(Records from a dataset)
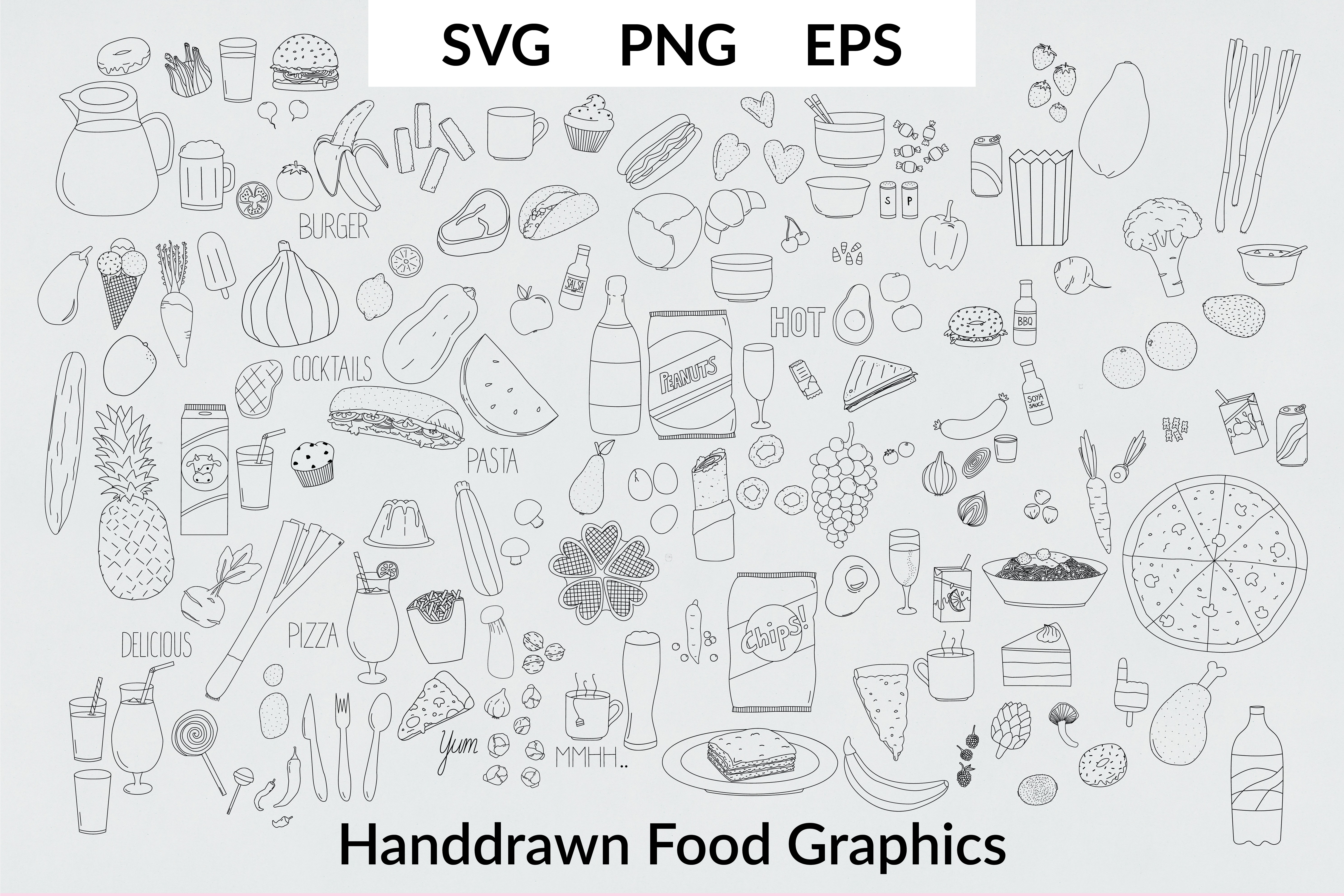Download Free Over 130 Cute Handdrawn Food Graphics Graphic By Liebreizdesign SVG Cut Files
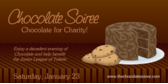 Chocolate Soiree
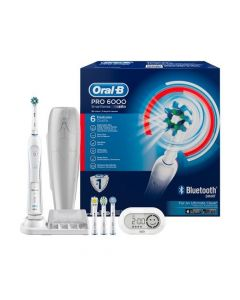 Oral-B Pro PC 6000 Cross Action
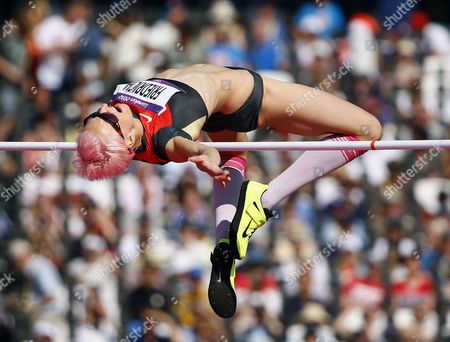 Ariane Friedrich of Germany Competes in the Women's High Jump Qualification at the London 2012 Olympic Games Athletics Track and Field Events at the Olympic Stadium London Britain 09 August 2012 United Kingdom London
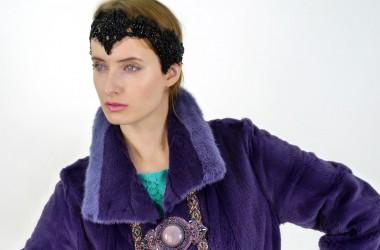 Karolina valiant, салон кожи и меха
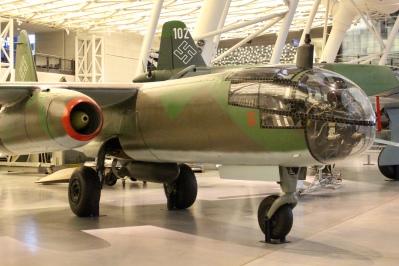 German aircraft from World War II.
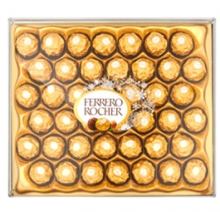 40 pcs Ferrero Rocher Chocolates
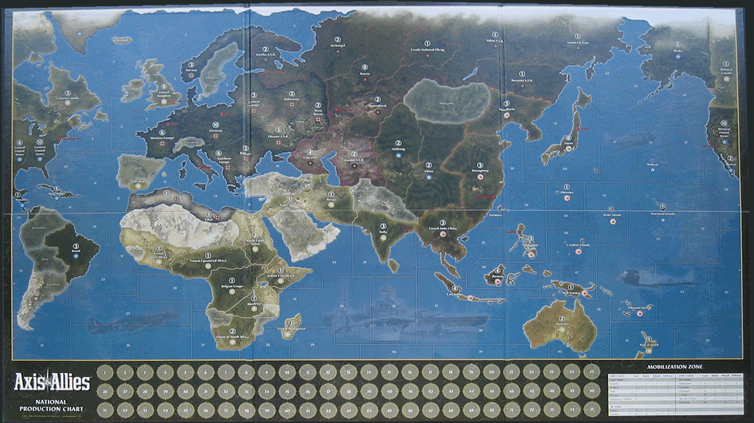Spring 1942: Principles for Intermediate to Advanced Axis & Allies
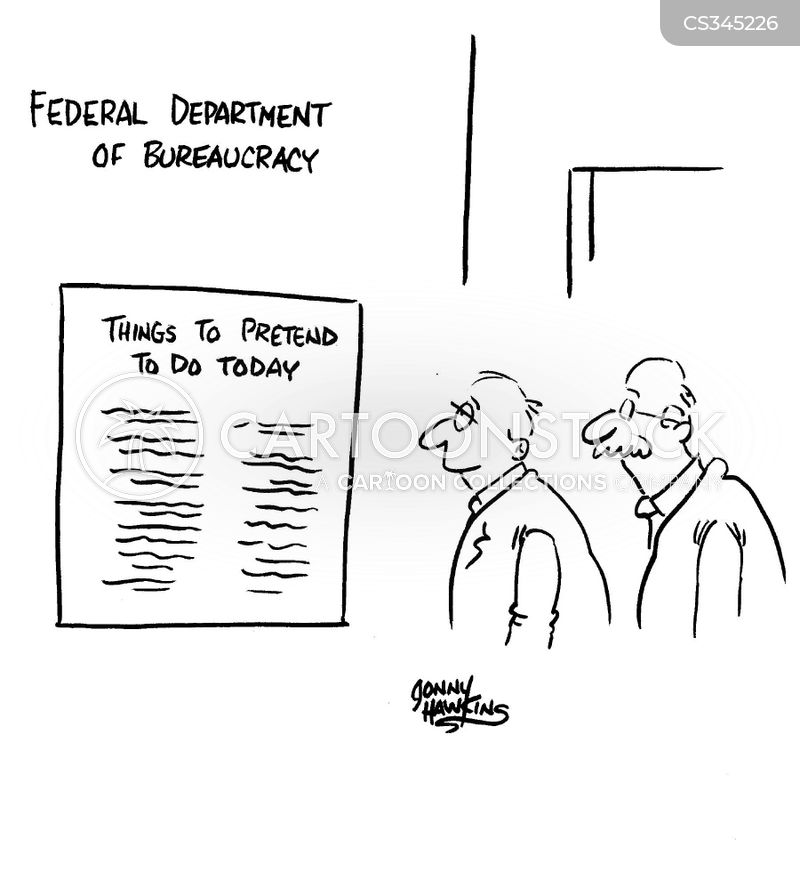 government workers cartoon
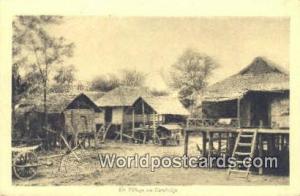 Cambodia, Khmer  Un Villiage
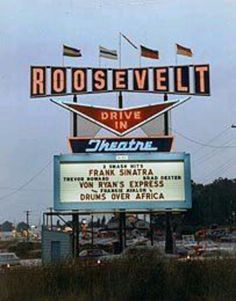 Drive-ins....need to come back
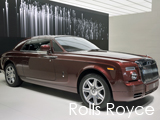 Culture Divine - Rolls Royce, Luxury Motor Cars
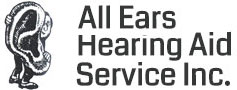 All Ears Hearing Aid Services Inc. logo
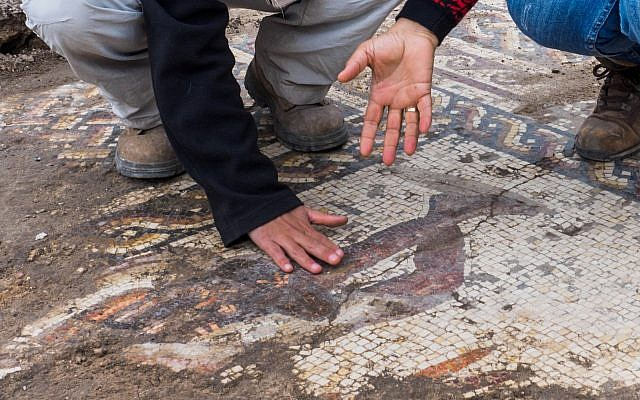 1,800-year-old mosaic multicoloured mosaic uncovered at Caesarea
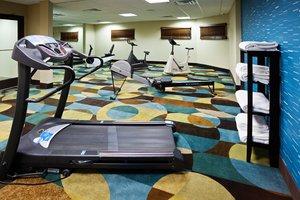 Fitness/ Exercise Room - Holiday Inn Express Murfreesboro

§ **EXERCISE GOAL**
The entries above should be given again exactly, minus any pictures.

§ **EXERCISE OUTPUT**
Download Free Over 130 Cute Handdrawn Food Graphics Graphic By Liebreizdesign SVG Cut Files
 Chocolate Soiree
 Oral-B Pro PC 6000 Cross Action
 Ariane Friedrich of Germany Competes in the Women's High Jump Qualification at the London 2012 Olympic Games Athletics Track and Field Events at the Olympic Stadium London Britain 09 August 2012 United Kingdom London
 Karolina valiant, салон кожи и меха
 German aircraft from World War II.
 40 pcs Ferrero Rocher Chocolates
Spring 1942: Principles for Intermediate to Advanced Axis & Allies
 government workers cartoon
 Cambodia, Khmer  Un Villiage
 Drive-ins....need to come back
 Culture Divine - Rolls Royce, Luxury Motor Cars
 All Ears Hearing Aid Services Inc. logo
 1,800-year-old mosaic multicoloured mosaic uncovered at Caesarea
 Fitness/ Exercise Room - Holiday Inn Express Murfreesboro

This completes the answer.